● **Exercise aim**: In the lines below, starting at the line with "Of the items" and running through the last line, replace "wooden fence" with "picket fence" and keep everything else unchanged. Write out only those lines, and leave the pictures out.

■ ■ ■ ■ ■

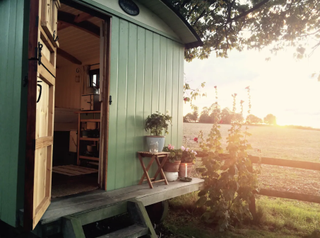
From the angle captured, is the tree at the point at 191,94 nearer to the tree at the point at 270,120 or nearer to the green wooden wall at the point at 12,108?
the tree at the point at 270,120

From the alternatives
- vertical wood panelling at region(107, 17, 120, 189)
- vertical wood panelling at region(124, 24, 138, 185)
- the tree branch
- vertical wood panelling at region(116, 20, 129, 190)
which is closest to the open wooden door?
vertical wood panelling at region(107, 17, 120, 189)

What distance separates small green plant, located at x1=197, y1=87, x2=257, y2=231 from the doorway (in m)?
2.33

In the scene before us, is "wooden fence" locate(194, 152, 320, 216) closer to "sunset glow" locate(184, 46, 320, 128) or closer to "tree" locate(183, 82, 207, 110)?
"sunset glow" locate(184, 46, 320, 128)

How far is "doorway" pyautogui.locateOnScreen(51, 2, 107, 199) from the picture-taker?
5.21 meters

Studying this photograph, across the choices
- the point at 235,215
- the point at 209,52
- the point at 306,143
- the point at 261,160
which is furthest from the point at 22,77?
the point at 306,143

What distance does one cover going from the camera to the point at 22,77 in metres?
2.58

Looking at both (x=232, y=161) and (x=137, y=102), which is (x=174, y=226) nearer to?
(x=232, y=161)

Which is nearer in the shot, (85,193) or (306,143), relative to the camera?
(85,193)

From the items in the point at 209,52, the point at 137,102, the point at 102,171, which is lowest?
the point at 102,171

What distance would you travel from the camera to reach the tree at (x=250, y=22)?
651cm

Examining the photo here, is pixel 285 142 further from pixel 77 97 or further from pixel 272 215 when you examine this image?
pixel 77 97

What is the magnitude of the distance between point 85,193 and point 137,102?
1.53 m

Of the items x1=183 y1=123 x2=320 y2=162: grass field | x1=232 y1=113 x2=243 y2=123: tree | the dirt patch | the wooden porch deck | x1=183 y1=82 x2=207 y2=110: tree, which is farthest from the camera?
x1=183 y1=123 x2=320 y2=162: grass field

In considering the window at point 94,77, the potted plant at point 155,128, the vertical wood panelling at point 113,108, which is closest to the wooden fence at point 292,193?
the potted plant at point 155,128
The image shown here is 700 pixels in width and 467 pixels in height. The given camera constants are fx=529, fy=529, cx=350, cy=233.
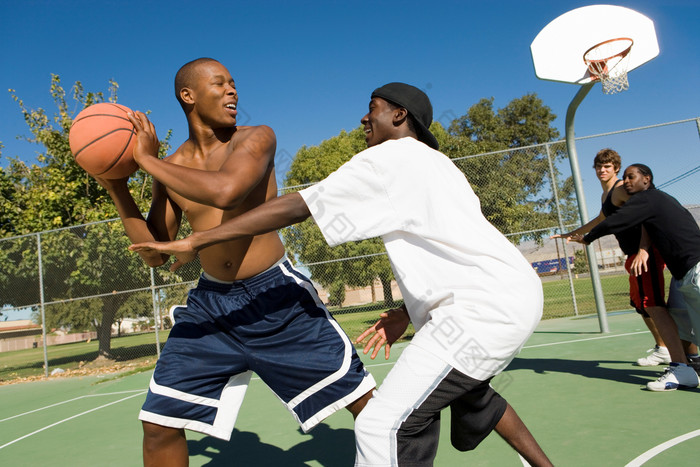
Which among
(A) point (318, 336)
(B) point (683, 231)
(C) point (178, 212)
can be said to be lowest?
(A) point (318, 336)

■ ■ ■ ■ ■

● **Task output**:
Of the items x1=183 y1=123 x2=320 y2=162: grass field | x1=232 y1=113 x2=243 y2=123: tree | the dirt patch | the wooden porch deck | x1=183 y1=82 x2=207 y2=110: tree, which is farthest from the camera?
x1=183 y1=123 x2=320 y2=162: grass field

In considering the window at point 94,77, the potted plant at point 155,128, the vertical wood panelling at point 113,108, which is closest to the picket fence at point 292,193?
the potted plant at point 155,128
The image shown here is 700 pixels in width and 467 pixels in height. The given camera constants are fx=529, fy=529, cx=350, cy=233.
Which among
(A) point (318, 336)
(B) point (683, 231)
(C) point (178, 212)
can be said to be lowest?
(A) point (318, 336)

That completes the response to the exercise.